**Given text**.
---
I Am Not Abnormal
- By Morgan
- 4145 views
I live with a mental health diagnosis that many people find fascinating, Dissociative Identity Disorder, once known as Multiple Personality Disorder. The interest people have in my diagnosis always astounds me. Most of what people know about DID is what they have heard and seen in the movies and on television. There are movies like Split, Sybil, The Three Faces of Eve and Star Trek the Next Generation where the android Data became a multiple.
On the surface, to some, Dissociative Identity Disorder seems to be an anomaly and something to desire. I have even had people on social media ask me how they can splinter their personalities!
Then there are those who see me as a freak of nature and someone not only should they fear, but that they cannot and will not hire. Some are even afraid to leave me alone with their children. This is a sobering thought process among many when they learn of my diagnosis, and sadly it is a belief that bleeds over into almost all mental illnesses.
The most heinous and abusive persons I can think of though, are the ones who say that I should be hidden away and that I am making up the abuse that has splintered my mind.
My purpose in writing this article isn’t to help perpetuate the many myths surrounding DID, or to profit from its popularity in the selling of movie tickets, books and advertising time slots on television. Rather, I want to help people understand three things. One, DID isn’t a thing to be desired. Two, I am not a freak of nature who can’t be trusted. Three, that there is overwhelming evidence in my life that Dissociative Identity Disorder is real.
First, I’ll address those who wish to acquire DID. What? Do you wish you could have cancer or kidney failure? Dissociative Identity Disorder is just as destructive to lives and, unlike some forms of cancer and kidney failure, it isn’t curable. We can learn to mitigate the effects of the disorder, but because of its organic nature, we can never fully be rid of it. We who have DID live in daily chaos. Even when we reach co-conscious awareness and cooperation in our systems, there is always the chance an ego state will become triggered and we will lose time. Being a mystery to yourself is not fun as we do not have a running narrative of our lives. Why would anyone wish to live this way on purpose?
Second, we shouldn’t be trusted or employed? People living with this diagnosis are more likely to be victims of crime, not perpetrators. In fact, people like myself who live with DID daily are highly intelligent and very talented individuals who can multitask like the wind. Not only this, but we are very intuitive and caring. We could not and would not harm anyone, especially children. Might someone with DID commit a crime? The reality is, we are no more likely to commit a crime than any other population in the U.S. Dissociative Identity Disorder isn’t a freakish problem, it is a normal response of a child to severely abnormal circumstances under which they are forced to live. I am totally normal for where I have been.
---
**Record excerpts**.
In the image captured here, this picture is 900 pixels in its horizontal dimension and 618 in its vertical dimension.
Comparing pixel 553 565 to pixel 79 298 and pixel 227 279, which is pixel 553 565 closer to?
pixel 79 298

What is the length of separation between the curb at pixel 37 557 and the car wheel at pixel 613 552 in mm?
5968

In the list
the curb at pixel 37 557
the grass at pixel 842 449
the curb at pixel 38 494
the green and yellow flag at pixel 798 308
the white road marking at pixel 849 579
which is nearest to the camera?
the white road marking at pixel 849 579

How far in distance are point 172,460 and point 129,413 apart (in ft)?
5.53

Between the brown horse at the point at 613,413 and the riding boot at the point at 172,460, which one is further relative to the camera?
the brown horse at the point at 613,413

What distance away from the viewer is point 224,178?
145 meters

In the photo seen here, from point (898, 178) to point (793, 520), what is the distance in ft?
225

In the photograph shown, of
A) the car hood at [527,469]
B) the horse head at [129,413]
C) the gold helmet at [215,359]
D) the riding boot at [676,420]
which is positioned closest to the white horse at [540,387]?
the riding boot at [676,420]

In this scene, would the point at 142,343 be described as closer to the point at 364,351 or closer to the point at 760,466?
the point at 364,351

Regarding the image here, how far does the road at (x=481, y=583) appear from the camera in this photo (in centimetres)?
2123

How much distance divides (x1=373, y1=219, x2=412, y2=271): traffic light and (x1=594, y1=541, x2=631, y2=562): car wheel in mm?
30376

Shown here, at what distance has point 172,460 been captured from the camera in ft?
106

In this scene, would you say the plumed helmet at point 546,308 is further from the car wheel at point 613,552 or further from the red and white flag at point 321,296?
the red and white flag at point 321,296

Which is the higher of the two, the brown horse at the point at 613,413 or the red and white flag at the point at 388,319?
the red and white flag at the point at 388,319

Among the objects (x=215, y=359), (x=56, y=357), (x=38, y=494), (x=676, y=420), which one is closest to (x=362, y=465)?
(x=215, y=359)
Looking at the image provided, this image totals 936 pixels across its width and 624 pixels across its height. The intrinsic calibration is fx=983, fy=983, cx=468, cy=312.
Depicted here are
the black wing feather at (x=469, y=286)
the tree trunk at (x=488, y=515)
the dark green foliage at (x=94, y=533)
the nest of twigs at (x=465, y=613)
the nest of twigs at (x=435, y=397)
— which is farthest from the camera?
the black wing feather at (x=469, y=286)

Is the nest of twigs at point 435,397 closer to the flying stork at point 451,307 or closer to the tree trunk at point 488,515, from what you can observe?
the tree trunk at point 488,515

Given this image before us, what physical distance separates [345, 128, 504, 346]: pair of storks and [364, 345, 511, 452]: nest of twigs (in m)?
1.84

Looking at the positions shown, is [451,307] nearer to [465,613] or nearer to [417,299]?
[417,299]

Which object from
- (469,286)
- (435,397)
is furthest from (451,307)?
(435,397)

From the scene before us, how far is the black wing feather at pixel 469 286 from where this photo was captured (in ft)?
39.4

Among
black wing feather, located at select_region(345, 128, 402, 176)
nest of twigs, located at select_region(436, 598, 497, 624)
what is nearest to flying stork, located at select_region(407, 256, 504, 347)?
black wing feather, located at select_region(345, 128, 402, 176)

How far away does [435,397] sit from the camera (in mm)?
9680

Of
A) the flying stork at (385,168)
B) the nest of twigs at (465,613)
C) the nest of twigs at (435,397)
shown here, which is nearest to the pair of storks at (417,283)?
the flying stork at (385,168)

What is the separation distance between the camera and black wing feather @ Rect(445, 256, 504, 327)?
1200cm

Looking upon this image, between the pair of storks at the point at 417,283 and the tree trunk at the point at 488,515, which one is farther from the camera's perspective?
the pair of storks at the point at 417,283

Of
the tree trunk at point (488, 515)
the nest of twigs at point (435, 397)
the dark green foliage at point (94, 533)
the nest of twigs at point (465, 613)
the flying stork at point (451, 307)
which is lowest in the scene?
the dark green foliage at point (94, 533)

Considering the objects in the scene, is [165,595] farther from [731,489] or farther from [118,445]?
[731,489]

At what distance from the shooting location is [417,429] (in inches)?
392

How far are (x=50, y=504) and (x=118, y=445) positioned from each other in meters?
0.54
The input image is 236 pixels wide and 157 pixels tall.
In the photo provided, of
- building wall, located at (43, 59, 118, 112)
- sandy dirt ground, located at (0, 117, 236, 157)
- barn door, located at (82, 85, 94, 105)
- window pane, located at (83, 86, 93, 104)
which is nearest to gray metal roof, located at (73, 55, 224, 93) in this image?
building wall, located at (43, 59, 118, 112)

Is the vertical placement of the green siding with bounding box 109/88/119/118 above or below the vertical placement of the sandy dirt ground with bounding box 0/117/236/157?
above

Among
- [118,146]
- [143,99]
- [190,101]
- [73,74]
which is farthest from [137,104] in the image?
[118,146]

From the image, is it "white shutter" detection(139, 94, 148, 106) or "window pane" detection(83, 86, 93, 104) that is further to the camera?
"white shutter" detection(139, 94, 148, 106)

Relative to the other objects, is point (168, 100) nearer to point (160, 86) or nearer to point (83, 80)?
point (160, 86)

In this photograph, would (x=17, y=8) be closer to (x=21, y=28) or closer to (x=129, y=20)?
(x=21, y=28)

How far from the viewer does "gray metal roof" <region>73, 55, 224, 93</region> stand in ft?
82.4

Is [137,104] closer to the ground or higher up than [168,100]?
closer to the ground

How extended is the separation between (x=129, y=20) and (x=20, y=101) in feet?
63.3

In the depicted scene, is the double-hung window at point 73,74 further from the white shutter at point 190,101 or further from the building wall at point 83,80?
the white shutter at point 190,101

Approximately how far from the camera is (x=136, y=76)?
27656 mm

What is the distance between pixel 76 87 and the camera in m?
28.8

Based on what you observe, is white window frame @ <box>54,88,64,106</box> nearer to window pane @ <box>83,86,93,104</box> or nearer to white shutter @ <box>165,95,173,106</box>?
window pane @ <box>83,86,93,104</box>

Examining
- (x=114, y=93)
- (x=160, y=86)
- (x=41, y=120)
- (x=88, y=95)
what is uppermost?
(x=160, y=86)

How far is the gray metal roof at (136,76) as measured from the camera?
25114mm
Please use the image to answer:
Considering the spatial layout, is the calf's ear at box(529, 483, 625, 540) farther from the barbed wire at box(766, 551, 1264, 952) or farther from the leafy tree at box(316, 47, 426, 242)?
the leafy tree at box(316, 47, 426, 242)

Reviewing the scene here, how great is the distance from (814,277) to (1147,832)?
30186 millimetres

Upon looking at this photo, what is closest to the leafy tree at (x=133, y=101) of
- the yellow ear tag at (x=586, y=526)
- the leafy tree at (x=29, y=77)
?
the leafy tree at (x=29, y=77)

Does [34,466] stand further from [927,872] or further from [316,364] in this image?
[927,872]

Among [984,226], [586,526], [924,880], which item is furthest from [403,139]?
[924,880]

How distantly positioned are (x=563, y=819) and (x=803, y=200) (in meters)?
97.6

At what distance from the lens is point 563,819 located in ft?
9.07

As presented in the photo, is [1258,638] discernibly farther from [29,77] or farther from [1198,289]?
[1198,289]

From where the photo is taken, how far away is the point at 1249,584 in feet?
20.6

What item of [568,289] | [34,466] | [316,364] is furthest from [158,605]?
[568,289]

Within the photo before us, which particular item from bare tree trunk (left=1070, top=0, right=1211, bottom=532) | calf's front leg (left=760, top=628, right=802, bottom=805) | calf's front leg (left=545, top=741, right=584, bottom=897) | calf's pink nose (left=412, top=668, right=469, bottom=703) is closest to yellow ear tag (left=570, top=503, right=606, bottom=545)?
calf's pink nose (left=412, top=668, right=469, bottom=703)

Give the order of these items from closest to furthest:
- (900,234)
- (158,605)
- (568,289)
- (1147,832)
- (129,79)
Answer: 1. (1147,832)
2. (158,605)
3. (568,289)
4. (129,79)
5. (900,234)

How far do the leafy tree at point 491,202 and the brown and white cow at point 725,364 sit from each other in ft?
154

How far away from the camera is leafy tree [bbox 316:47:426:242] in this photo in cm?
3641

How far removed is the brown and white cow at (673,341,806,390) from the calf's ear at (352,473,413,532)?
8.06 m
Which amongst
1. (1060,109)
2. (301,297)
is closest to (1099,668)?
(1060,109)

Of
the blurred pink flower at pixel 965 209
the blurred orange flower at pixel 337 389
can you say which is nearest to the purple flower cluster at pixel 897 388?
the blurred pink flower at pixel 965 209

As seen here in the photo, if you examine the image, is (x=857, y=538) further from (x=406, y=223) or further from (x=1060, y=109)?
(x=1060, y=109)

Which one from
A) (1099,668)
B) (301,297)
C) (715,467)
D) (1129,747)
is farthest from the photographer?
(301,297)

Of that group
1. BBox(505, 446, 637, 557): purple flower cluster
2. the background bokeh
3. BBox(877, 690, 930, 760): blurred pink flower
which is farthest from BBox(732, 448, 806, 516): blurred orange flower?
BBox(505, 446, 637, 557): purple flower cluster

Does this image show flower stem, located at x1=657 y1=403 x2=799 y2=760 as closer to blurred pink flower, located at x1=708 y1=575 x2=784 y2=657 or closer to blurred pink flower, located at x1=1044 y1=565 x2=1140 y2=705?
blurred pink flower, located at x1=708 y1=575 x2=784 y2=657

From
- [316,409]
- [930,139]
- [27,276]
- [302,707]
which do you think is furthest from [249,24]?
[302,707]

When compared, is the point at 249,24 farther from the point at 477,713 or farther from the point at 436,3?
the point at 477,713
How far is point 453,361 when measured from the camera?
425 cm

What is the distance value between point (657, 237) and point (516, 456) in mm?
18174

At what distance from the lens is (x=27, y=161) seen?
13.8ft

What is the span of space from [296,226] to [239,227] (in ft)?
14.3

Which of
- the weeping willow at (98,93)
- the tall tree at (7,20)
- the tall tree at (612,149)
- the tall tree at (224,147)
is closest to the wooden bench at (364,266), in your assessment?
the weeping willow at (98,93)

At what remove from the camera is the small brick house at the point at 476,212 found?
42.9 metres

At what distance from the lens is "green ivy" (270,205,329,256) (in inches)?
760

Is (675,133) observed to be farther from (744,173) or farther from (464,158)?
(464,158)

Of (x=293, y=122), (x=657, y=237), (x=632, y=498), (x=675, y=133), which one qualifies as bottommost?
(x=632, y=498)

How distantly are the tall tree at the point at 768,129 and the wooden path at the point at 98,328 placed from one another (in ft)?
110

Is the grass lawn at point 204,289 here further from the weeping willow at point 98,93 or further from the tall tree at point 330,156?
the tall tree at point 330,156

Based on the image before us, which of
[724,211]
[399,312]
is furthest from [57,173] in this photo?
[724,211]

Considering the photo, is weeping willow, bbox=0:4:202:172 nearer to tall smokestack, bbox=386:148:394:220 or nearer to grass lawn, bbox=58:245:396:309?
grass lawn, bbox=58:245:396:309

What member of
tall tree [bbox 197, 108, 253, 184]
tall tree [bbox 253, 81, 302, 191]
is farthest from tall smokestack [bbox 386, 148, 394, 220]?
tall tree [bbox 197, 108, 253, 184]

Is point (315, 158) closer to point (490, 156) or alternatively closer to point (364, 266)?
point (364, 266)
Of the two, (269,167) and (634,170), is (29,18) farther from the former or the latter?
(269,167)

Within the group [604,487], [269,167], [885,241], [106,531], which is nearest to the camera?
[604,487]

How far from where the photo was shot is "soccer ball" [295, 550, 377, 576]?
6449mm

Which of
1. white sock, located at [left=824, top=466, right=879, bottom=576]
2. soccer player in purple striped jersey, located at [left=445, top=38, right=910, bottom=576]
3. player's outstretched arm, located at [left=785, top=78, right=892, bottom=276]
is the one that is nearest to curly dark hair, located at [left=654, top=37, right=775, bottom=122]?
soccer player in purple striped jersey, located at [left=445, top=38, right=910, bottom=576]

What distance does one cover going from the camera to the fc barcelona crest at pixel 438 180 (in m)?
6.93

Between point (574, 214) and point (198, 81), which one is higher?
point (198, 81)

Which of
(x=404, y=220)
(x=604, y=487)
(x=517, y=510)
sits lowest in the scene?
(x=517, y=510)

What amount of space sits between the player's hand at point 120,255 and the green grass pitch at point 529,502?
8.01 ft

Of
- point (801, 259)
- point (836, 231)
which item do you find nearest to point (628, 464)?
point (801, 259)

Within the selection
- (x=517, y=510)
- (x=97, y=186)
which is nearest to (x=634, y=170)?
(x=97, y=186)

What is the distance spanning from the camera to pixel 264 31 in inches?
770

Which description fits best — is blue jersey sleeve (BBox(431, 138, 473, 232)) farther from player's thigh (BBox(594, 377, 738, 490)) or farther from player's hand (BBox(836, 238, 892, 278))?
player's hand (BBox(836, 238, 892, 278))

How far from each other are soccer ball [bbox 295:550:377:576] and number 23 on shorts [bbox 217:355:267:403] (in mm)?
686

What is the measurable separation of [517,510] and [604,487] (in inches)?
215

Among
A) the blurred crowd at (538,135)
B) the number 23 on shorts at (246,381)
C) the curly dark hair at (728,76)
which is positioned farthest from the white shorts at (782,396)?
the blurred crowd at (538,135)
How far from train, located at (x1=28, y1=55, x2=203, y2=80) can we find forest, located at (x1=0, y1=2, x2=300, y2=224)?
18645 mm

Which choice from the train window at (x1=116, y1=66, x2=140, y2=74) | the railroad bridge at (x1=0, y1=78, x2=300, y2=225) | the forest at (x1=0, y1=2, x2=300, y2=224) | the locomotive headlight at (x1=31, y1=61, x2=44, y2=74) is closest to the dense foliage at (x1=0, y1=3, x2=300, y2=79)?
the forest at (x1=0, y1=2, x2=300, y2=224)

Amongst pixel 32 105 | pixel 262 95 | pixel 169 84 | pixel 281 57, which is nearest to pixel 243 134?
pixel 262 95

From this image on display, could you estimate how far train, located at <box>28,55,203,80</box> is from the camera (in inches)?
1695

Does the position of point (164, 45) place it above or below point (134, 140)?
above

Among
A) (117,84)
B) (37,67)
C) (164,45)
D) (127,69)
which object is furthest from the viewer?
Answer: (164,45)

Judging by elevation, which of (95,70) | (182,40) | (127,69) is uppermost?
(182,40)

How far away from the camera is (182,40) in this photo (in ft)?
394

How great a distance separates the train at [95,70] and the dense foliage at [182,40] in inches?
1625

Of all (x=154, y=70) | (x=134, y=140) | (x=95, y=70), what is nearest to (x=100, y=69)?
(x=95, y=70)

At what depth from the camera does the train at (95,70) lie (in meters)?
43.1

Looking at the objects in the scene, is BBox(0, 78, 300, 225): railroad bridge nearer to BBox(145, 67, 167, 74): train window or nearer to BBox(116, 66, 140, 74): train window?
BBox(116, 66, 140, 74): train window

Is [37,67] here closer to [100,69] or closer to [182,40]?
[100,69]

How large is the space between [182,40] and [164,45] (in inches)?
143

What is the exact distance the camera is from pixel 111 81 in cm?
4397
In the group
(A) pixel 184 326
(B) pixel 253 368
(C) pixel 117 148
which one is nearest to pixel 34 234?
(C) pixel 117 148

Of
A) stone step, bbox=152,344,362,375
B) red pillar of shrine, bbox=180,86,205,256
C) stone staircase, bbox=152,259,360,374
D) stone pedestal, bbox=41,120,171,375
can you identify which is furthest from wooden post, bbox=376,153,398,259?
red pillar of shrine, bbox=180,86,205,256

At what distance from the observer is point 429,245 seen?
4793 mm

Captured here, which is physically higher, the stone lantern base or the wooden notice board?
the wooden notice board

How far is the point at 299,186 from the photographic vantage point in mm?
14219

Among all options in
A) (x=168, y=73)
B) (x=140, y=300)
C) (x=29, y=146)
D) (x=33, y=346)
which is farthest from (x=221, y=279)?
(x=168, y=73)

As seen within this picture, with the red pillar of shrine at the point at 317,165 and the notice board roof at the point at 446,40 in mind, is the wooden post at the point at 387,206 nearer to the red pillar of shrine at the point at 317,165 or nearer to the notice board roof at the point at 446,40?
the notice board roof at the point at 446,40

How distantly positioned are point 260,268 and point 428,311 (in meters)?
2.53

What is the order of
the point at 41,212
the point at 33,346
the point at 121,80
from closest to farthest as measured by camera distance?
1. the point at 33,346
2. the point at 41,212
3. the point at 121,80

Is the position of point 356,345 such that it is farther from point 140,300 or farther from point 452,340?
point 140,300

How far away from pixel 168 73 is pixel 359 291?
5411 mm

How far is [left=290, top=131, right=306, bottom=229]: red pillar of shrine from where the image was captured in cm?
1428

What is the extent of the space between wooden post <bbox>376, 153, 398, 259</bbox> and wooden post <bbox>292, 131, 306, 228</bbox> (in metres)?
---
**Required tasks**.
- A) Answer these about the essay on Dissociative Identity Disorder:
(i) What was Dissociative Identity Disorder once known as?
(ii) In which show did the android Data become a multiple?
(iii) Are people with this diagnosis more likely to be victims or perpetrators of crime?
- B) What movie and television titles does the essay on Dissociative Identity Disorder name?
The records have no connection to the essay on Dissociative Identity Disorder.

**Answer section**.
- A)
(i) Multiple Personality Disorder
(ii) Star Trek the Next Generation
(iii) Victims

- B)
Split
Sybil
The Three Faces of Eve
Star Trek the Next Generation